Hopefully the guidelines don't encourage this as object orientation indeed 
encourages object encapsulation so only the object itseld should poke its 
internals and other objects should use methods the change object state. In QOM 
some object states were exposed in public headers to allow embedding those 
objects in other objects becuase C needs the struct size to allow that. This 
was to simplify memory management so the embedded objects don't need to be 
tracked and freed but would be created and freed with the other object 
embedding it but this does not mean the other object should poke into these 
object or that this is a general guideline to expose internal object state. I'd 
say the exposed objects are an exception instead of recommended guideline and 
only allowed for objects that need to be embeded in others but generally object 
encapsulation would be better to preserve where possible.
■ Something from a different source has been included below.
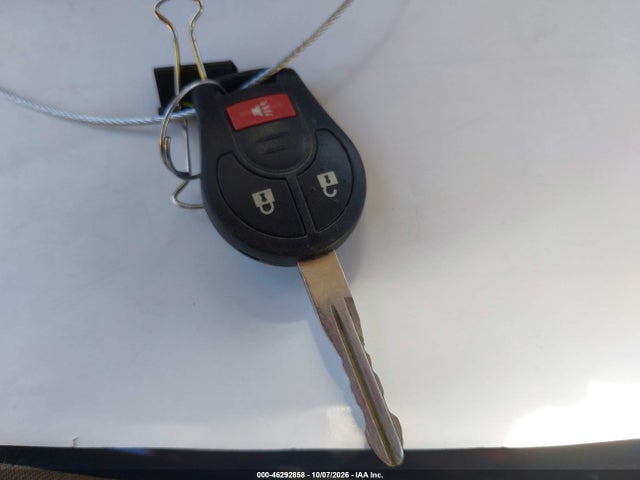 Продаж на аукціоні авто 2009 Nissan Cube 1.8s, vin: JN8AZ28R29T122478, номер лоту: 46292858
This patch exposes 
objects so others can poke into them which would make those other objects de
pe
ndent on the implementation of these objects making these harder to chnage in 
the future so a better way may be to add methods to fdc and serial to allow 
changing their base address and map/unmap their ports and keep their internals 
unexposed.

Each ISADevice sub class would need concenience methods as well as each state 
class. This series touches three of each: fdc, parallel, serial. And each of 
those need two convenience methods: set_enabled() and set_address(). This would 
add another 12 functions on top of the current ones.

If all ISA devices need this then these should really be methods of ISADevice 
but since that's just an empty wrapper over devices each of which handles its 
own ports, the ISADevice does not know about those and since each device may 
have different ports and not all of them uses portio lists for this, moving 
port handling to ISADevice might be too big refactoring to do for this. Keeping 
these functions with the superio component devices so their implementation is 
kept private still worth it in my opinion so even if that adds 2 functions to 
superio component devices (which is not all ISA devices just a limited set) 
seems to be a better approach to me than breaking encapsulation of objects. 
These are simple access methods for internal object state which are common in 
object otiented programming.

Then ISASuperIODevice would require at least 6 more such methods (not counting 
the unneeded ones for IDE which might be desirable for consistency). So in the 
end we'd have at least 18 more methods. Is this really worth it?

We may do without these if we say superio is just a container of components so 
don't add forwarding methods but we can call the accessor methods of component 
objects from vt82c686.c. That's still better than reaching into object 
internals from foreign objects.

Version 2 is out which should address all of your comments.

I think this version looks better. I only have time for somw preliminary comments after a quick look now, I'll plan to give it more testing during Xmas holiday.